SPATIAL ECONOMIC ANALYSIS, vol.18, no.3, pp.410-428, 2023 (SSCI) identifier identifier

  • Publication Type: Article / Article
  • Volume: 18 Issue: 3
  • Publication Date: 2023
  • Doi Number: 10.1080/17421772.2022.2123553
  • Journal Indexes: Social Sciences Citation Index (SSCI), Scopus, International Bibliography of Social Sciences, ABI/INFORM, Business Source Elite, Business Source Premier, EconLit, INSPEC
  • Page Numbers: pp.410-428
  • Keywords: spatial generalized autoregressive conditional heteroskedasticity (SGARCH), volatility, spatial autoregressive model, spatial dependence, Bayesian inference, Markov chain Monte Carlo (MCMC), house price returns, STOCHASTIC VOLATILITY, ARCH
  • Istanbul Technical University Affiliated: Yes


In this paper we consider a high-order spatial generalized autoregressive conditional heteroskedasticity (GARCH) model to account for the volatility clustering patterns observed over space. The model consists of a log-volatility equation that includes the high-order spatial lags of the log-volatility term and the squared outcome variable.
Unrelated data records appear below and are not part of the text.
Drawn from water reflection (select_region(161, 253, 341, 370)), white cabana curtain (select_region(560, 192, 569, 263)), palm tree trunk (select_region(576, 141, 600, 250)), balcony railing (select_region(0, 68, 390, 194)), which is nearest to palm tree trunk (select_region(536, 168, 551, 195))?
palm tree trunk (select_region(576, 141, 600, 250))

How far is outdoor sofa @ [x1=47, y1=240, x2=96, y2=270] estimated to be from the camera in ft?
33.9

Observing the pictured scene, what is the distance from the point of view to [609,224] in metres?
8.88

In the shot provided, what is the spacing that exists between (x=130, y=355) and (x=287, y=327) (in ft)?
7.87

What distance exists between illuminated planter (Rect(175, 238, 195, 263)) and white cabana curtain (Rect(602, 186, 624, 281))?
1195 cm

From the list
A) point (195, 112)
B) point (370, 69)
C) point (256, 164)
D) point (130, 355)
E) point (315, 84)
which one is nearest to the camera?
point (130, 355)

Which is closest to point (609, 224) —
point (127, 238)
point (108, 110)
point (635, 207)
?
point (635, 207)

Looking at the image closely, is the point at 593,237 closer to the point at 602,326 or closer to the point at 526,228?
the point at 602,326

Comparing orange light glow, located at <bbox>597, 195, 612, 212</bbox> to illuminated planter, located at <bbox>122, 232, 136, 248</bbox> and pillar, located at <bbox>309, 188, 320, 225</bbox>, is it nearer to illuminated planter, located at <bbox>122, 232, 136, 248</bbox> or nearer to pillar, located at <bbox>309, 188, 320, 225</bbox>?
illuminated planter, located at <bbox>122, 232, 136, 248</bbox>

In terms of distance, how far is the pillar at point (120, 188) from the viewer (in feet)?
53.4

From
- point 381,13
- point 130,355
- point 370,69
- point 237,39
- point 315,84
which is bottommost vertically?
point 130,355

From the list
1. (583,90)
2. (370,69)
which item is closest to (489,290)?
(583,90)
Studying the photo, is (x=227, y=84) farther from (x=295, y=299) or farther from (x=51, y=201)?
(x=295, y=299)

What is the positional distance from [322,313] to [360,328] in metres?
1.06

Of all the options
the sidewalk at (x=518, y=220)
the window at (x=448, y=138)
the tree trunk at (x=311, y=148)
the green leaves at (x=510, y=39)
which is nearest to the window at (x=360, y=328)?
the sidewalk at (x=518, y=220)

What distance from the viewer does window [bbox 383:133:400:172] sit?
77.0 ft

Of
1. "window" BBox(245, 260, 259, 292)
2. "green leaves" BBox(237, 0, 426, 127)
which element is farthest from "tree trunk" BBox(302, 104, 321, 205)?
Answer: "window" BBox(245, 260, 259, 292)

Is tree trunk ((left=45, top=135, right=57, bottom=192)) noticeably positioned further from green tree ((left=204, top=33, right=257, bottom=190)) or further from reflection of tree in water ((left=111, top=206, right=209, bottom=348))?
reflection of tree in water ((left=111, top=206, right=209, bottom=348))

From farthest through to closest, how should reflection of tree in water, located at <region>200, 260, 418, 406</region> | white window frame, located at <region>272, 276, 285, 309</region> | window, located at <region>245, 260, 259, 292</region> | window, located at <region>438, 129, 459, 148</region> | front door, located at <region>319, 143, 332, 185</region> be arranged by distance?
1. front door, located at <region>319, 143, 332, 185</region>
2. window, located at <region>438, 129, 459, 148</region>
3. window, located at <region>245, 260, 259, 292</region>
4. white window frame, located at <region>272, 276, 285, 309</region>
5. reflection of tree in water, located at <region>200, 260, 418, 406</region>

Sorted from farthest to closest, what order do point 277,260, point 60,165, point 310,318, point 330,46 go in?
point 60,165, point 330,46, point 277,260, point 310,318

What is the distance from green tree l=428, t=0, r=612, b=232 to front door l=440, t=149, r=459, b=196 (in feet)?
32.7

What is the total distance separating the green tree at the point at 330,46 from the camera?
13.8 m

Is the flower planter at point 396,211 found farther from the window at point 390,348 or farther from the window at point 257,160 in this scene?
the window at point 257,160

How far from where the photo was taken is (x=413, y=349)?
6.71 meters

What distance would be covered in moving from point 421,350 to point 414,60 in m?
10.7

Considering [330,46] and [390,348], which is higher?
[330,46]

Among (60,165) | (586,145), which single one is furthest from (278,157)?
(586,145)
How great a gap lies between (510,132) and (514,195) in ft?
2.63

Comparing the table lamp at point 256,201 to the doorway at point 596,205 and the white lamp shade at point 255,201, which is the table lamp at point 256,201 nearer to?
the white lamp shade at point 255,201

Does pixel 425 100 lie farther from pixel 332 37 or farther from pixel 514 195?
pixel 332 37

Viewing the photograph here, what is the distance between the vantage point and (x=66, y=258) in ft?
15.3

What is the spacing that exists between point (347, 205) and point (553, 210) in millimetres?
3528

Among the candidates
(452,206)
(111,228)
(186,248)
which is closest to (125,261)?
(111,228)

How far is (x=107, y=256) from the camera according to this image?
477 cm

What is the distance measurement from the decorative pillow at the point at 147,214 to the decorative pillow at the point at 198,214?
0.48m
We use a transformation approach to turn the model into a mixture of normals model, and then introduce a Bayesian Markov chain Monte Carlo (MCMC) estimation approach coupled with a data-augmentation technique. Our simulation results show that the Bayesian estimator has good finite sample properties. We apply a first-order version of the spatial GARCH model to US house price returns at the metropolitan statistical area level over the period 2006Q1-2013Q4 and show that there is significant variation in the log-volatility estimates over space in each period.